> Data extract:

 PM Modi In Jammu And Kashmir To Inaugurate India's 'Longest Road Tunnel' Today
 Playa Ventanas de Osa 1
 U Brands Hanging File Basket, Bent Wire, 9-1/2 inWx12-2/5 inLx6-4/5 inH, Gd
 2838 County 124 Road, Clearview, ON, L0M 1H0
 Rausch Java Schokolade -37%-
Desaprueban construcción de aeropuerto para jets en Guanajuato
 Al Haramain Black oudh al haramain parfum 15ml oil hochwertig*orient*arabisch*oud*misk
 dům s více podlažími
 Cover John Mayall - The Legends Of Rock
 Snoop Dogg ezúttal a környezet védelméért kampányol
---
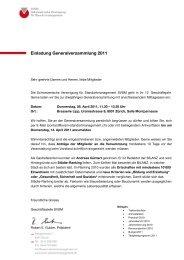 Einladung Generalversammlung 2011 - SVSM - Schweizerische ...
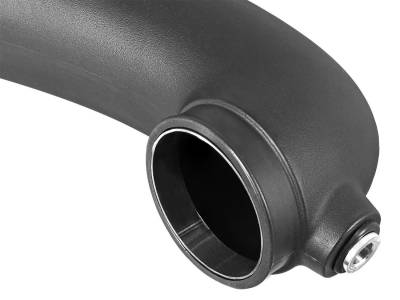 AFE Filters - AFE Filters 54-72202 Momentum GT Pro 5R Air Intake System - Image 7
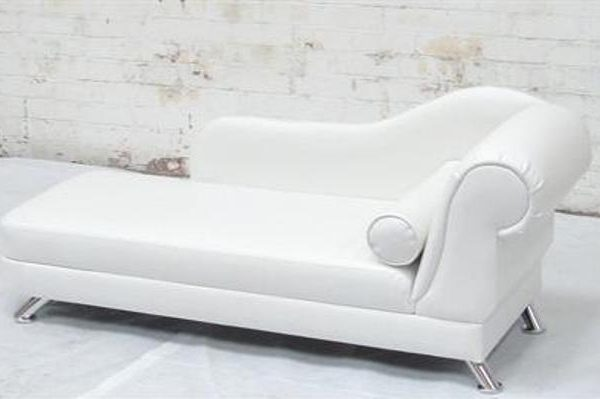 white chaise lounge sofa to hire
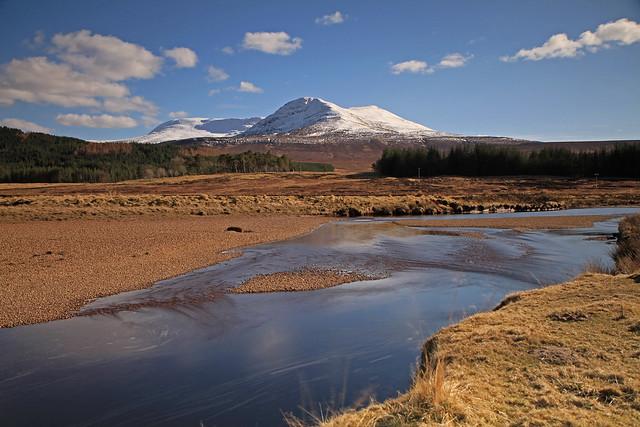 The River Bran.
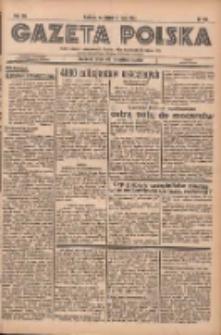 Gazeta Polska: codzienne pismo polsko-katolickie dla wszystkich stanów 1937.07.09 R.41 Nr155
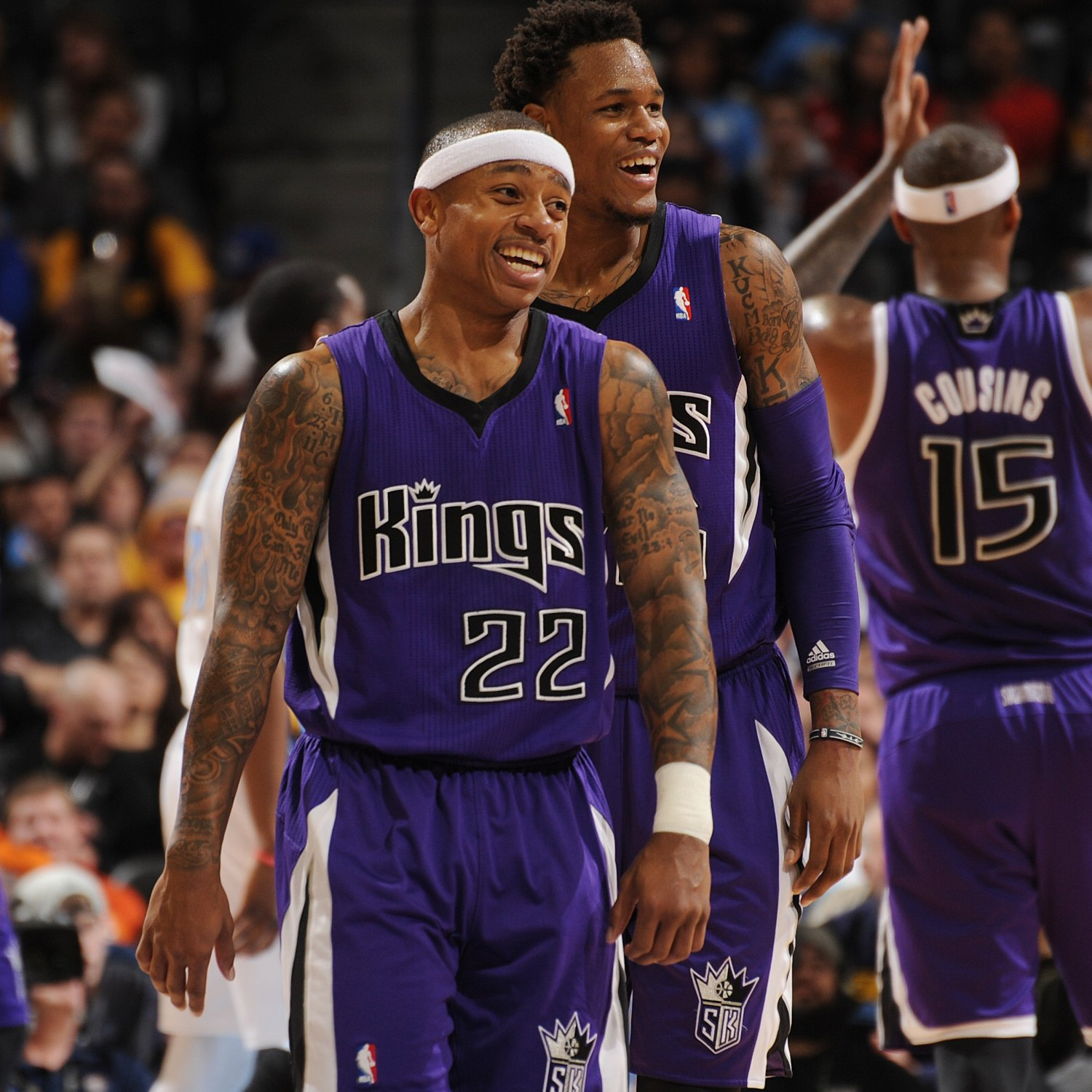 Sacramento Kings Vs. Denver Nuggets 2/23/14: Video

> Work to complete: Each line that holds the string "Road" is to be copied from the entries above.

> Reply:
 PM Modi In Jammu And Kashmir To Inaugurate India's 'Longest Road Tunnel' Today
 2838 County 124 Road, Clearview, ON, L0M 1H0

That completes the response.